Every man the least conversant in Roman history, knows how often that republic was obliged to take refuge in the absolute power of a single man, under the formidable title of dictator, against the intrigues of ambitious individuals who aspired to the tyranny, and the seditions of whole classes of the community whose conduct threatened the existence of all government, as well as against the invasions of external enemies who menaced the conquest and destruction of Rome.
In England, the king is a perpetual magistrate; and it is a maxim which has obtained for the sake of the public peace, that he is unaccountable for his administration, and his person sacred. Nothing, therefore, can be wiser in that kingdom, than to annex to the king a constitutional council, who may be responsible to the nation for the advice they give.
Without this, there would be no responsibility whatever in the executive department, an idea inadmissible in a free government. But even there the king is not bound by the resolutions of his council, though they are answerable for the advice they give. He is the absolute master of his own conduct in the exercise of his office, and may observe or disregard the counsel given to him at his sole discretion.
But America is not England, nor is she Rome. Perhaps these ideas of monarchical government are alien to our sacred American tradition? Well, kids, as it happens, the deep state is the ossified corpse of an American monarchy—the New Deal, the personal regime of FDR.
Rep. Raskin, the constitutional and historical scholar, is the son and political heir of Marcus Raskin, who was himself an acolyte of core New Dealer Rexford Tugwell. Harold Ickes, Tugwell’s colleague, described how FDR’s regime “kept things going when Congress wasn’t in town”:
The discussion of subsistence homesteads led the president to say something about his proposed setup for public works. Apparently he has in mind to set up quite a large Works Board…
He said that there would be one man in charge of procurement (evidently having in mind Admiral Peoples), one man in charge of labor, and one man to keep track of the schedule. Over the whole setup he would be in charge. He said that in England the Prime Minister was Chairman of the Works Board.
I believe his plan is unworkable. I don’t believe that there can be a successful administration through a board, especially a large board such as he proposes. Here is the biggest program on record in the history of the world in peace times, and in my judgment, the administration will break down or else it will find itself in the hands of one man, just as I took over control of the Public Works Administration that he set up in 1933.
This is not a world of government by process. It is a world of government by command. FDR ran DC as if he were Elon Musk. He was surrounded by little kings like Ickes and Tugwell. They got things done. In fact, they literally conquered the world.
Things have changed; a monarchy has become an oligarchy. Yet it would be a mistake to view the Rothkopfs and Raskins as acolytes of oligarchy. Now and then, they are acolytes of—what is. They are acolytes of power—in every place, in every time, in its every luscious form. Rep. Raskin, the “constitutional scholar,” would be a diehard New Deal cult-of-personality FDR Stalinist.
“They do not believe in democracy or oligarchy.”

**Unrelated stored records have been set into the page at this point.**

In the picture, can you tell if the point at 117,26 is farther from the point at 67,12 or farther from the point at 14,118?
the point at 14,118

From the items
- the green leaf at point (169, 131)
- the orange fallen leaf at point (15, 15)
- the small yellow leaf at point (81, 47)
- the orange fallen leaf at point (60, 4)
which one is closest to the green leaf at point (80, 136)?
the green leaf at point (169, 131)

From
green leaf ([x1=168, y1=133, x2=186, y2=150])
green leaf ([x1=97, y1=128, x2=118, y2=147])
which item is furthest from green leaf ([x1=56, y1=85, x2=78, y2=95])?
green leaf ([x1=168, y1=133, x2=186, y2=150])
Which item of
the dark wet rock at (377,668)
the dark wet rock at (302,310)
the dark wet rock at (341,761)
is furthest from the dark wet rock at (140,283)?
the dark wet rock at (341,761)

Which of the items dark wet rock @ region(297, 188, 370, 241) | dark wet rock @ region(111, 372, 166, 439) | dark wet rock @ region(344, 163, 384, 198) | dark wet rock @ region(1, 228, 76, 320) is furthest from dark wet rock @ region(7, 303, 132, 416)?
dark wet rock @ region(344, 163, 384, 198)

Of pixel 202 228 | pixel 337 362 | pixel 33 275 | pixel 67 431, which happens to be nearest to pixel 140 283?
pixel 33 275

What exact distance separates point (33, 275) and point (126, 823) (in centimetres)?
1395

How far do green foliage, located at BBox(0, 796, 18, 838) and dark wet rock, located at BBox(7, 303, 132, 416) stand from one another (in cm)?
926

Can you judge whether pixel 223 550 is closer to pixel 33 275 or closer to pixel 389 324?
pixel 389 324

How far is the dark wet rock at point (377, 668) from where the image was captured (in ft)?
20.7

No, they do not believe in democracy or oligarchy. They believe in nothing. Nothing is true to them, unless it is useful. Nothing is useful, unless it makes them powerful. History and law and logic and the Constitution and morality have one lesson for them: Might makes right. Whatever is strong is true, legal, constitutional, and right.
Ultimately, Rothkopf and his party are practicing Nietzcheans and Machiavellians—not in the philosophical sense, but in the colloquial sense. Power has consumed them.
Their faith is nihilism—and only nihilism can defeat them. To pretend that they believe in anything, even to offer contrary arguments, is simply to play their game.